Tengo
Je quitte La Ville des Chats
LE CORPS DE SON PÈRE, cérémonieusement vêtu de l’uniforme de collecteur de la NHK, repassé avec soin, avait été placé dans un cercueil simple. Probablement le moins cher de tous les modèles existants. Une sorte de caisse en bois triste, à peu près aussi solide qu’une boîte de Castella1. Le défunt avait beau être de petite taille, on aurait dit qu’il n’y avait pas assez de place pour le loger. Le cercueil était fait en contreplaqué, sans le moindre élément décoratif. J’espère que ce modèle ne vous pose pas de problème, demanda le responsable des pompes funèbres à Tengo, un peu embarrassé. Celui-ci répondit que non. C’était le cercueil que son père avait lui-même choisi dans un catalogue, qu’il avait payé de son argent. Si le mort n’avait rien eu à y redire, ce n’était pas Tengo qui allait le faire.
Allongé dans ce cercueil simple, bien sanglé dans son uniforme de collecteur de la NHK, son père n’avait pas l’air mort. On aurait dit qu’il faisait juste un petit somme, qu’il marquait une pause dans son travail. Qu’il allait se réveiller, se lever là, tout de suite, mettre son chapeau et partir pour récupérer encore des redevances. Cet uniforme sur lequel était cousu le sigle NHK, c’était comme sa seconde peau. Il était pour ainsi dire venu au monde avec, il allait être brûlé avec. En le voyant vêtu ainsi, Tengo n’imaginait pas qu’il aurait pu porter un autre habit mortuaire. De même que les guerriers des opéras de Wagner ne peuvent être incinérés que revêtus de leur cuirasse.

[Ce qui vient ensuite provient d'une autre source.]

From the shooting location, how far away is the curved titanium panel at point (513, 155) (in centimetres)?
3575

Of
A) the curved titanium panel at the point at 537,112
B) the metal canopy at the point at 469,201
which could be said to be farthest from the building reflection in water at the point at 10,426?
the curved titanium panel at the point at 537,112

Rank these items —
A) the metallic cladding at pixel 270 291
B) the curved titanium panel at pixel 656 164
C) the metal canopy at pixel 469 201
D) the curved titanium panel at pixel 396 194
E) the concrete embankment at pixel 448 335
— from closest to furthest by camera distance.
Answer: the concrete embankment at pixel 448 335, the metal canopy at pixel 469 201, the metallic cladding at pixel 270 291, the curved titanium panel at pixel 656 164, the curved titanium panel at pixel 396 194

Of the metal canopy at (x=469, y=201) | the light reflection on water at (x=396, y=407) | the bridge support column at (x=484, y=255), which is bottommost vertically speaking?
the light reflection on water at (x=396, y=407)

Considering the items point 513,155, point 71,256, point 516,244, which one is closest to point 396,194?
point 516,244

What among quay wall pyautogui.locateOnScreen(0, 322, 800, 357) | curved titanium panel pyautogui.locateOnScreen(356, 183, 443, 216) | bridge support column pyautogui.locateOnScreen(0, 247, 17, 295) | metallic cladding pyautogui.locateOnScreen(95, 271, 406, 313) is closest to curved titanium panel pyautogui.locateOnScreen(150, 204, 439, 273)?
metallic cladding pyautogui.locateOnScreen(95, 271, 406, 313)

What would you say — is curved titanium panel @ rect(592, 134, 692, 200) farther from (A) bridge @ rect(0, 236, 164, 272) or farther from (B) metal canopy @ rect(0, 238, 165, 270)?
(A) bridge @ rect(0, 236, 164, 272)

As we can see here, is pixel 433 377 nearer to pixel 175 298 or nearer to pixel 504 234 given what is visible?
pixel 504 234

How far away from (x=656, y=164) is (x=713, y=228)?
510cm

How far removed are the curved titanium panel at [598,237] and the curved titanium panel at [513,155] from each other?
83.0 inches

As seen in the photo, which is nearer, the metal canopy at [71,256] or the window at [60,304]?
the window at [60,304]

Au matin du mardi, devant Tengo et Kumi Adachi, le couvercle du cercueil fut refermé et cloué. Puis il fut chargé dans le corbillard. À vrai dire, en fait de corbillard, il s’agissait d’un break Toyota extrêmement fonctionnel, comme lorsque le corps avait été transporté de l’hôpital à la société de pompes funèbres. Simplement, à la place d’un lit muni de roulettes, il y avait un cercueil. Sans doute était-ce aussi le moins coûteux des corbillards. Il ne présentait pas le moindre signe de solennité. Pas plus qu’on n’entendait retentir Le Crépuscule des dieux. Mais Tengo ne voyait aucune raison de protester. Kumi Adachi, de son côté, ne paraissait pas se soucier de ce genre de choses. Il s’agissait simplement d’un moyen de transport. Bien plus important était le fait qu’un homme avait quitté ce monde, et que ceux qui restaient devaient en prendre conscience. Ils montèrent ensemble dans un taxi et suivirent le break noir.
Le crématorium se trouvait un peu à l’intérieur des montagnes, à l’écart de la route qui longeait la côte. La construction était relativement neuve mais tout à fait dépourvue de caractère. Plutôt qu’un crématorium, on aurait dit une usine, ou des bâtiments administratifs. On comprenait ce qu’était la fonction spécifique de l’établissement en voyant le beau jardin, soigneusement entretenu, et la haute cheminée qui se dressait d’une manière imposante vers le ciel. Ce jour-là, le crématorium n’était, semblait-il, pas très fréquenté et il n’y eut aucune attente avant que le cercueil soit transporté jusqu’à l’incinérateur. Il fut doucement entraîné vers le four, et un pesant couvercle, telle l’écoutille d’un sous-marin, se referma. Le plus âgé des employés, qui portait des gants, s’inclina en direction de Tengo, puis il appuya sur le bouton de la mise à feu. Kumi Adachi joignit les mains, tournée vers le couvercle fermé, et Tengo suivit son exemple.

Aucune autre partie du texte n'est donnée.